Perth man Alek Sigley has released a statement after being rescued from detention in North Korea, saying he is looking forward to returning to “normal life”.
But what happened between his disappearance more than a week ago and Thursday morning when he was released remains a mystery – and could stay that way.
Mr Sigley, 29, was reunited with his wife in Japan on Friday morning (Australian time) after travelling out of North Korea with the help of Swedish diplomats.
“I just want everyone to know I am ok, and to thank them for their concern for my wellbeing and their support for my family over the past week,” Mr Sigley said in a statement from Tokyo.
“I intend now to return to normal life but wanted to first publicly thank everyone who worked to ensure I was safe and well.”
It’s not known whether he plans to go back to North Korea, where he had been studying for his master’s degree.
His friend Michelle Joyce, who runs tour guides with him in North Korea, said she “wouldn’t be surprised if he returned” to Pyongyang.
“He’s a smart guy doing important work and the people looking after him in North Korea are good people,” Ms Joyce told The New Daily.
“I knew he’d be ok – whatever happened wouldn’t have been a big deal.”
She also said there was a lot more to North Korea than what Western media depicted in the news.
“It’s best to look at North Korea not just through the lens of nuclear weapons or Kim (Jong-un) or (Donald) Trump, or human rights, or starvation and famine of the 90s,” Ms Joyce said.
“There is so much more to North Korea than that.”
In his statement, Mr Sigley thanked Sweden’s Special Envoy to North Korea, Kent Rolf Magnus Harstedt.
Sweden has been praised as a “key player” in the rescue mission.
Kent Rolf Magnus Harstedt, special envoy of the Swedish government, and his party arrived in Pyongyang on Monday. pic.twitter.com/OjDdMzAq3F
— DPRK (North Korea) 🇰🇵 (@NorthKoreaDPRK) July 4, 2019
He also thanked Prime Minister Scott Morrison and Foreign Affairs Minister Marise Payne.
“My family and friends are always a source of love and support but have been even more so at this time,” Mr Sigley said.
“I also appreciate all the good wishes that myself, my family and my friends have received.”
Mr Sigley said he would not be making any further comment, now or in the future.
Given Pyongyang’s strict code of secrecy, it is possible the truth about what exactly happened to him may never come to light.
Home Affairs Minister Peter Dutton, meanwhile, has urged Mr Sigley to never return to North Korea, warning his recent detention “could have ended very differently”.
Mr Dutton said the university student was very fortunate to be free after he was released by the secretive state more than a week after he was reported missing.
“My advice would be pretty clear, I would stay in Japan,” Mr Dutton told the Nine network on Friday.
“I would go back to South Korea … I would come back to Australia.
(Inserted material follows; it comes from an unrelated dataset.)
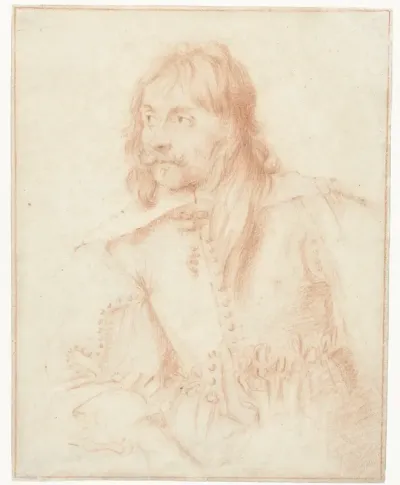 Portret van een man, ten halven lijve, naar links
All of those would have to be better options before he returns to North Korea.
“I don’t think he will put himself back in that situation …. it could have ended up very differently.”
Sweden played a vital role in his release, prompting Prime Minister Scott Morrison to extend “my deepest gratitude” for their invaluable assistance.
Australia had relied on Sweden’s unique relations with North Korea because it lacked an embassy in the so-called ‘hermit kingdom’, which is shunned by much of the world because of its nuclear weapons program and human rights abuses.
Mr Sigley left North Korea and flew to Beijing where he met with Australian officials before flying on to Tokyo. After landing in the Japanese capital, did not answer when journalists asked why he was detained.
“I’m ok, I’m ok, I’m very good,” he said before being whisked away.
Mr Sigley was reported missing after his normally active social media channels went silent, and contact with family stopped on Tuesday last week.
Mr Morrison announced his release on Thursday, saying it was “in nobody’s interests, in these quite sensitive consular cases, to go beyond simply saying I’m so pleased that he’s safe”.
Mr Sigley’s father Gary Sigley said he was “over the moon” his son was safe, saying: “He’s fine. He’s in very good spirits. He’s been treated well.”
Friend and University of Technology Sydney academic Bronwen Dalton said she enjoyed a moment of celebration with Mr Sigley’s wife Yuka Morinaga when the pair spoke on the phone.
“We were jumping up and down and we love Sweden,” Ms Dalton said.
“He’s a fine, young, emerging Asian scholar, he is very applied to his studies. I really doubted whether he did actually anything wrong by the regime.”
Mr Sigley is the first known foreigner to be arrested in North Korea since American student Otto Warmbier, who was sentenced to 15 years hard labour for allegedly stealing a propaganda poster in 2015.
Mr Warmbier was repatriated to the US in a coma a year-and-a-half later and died six days after his return.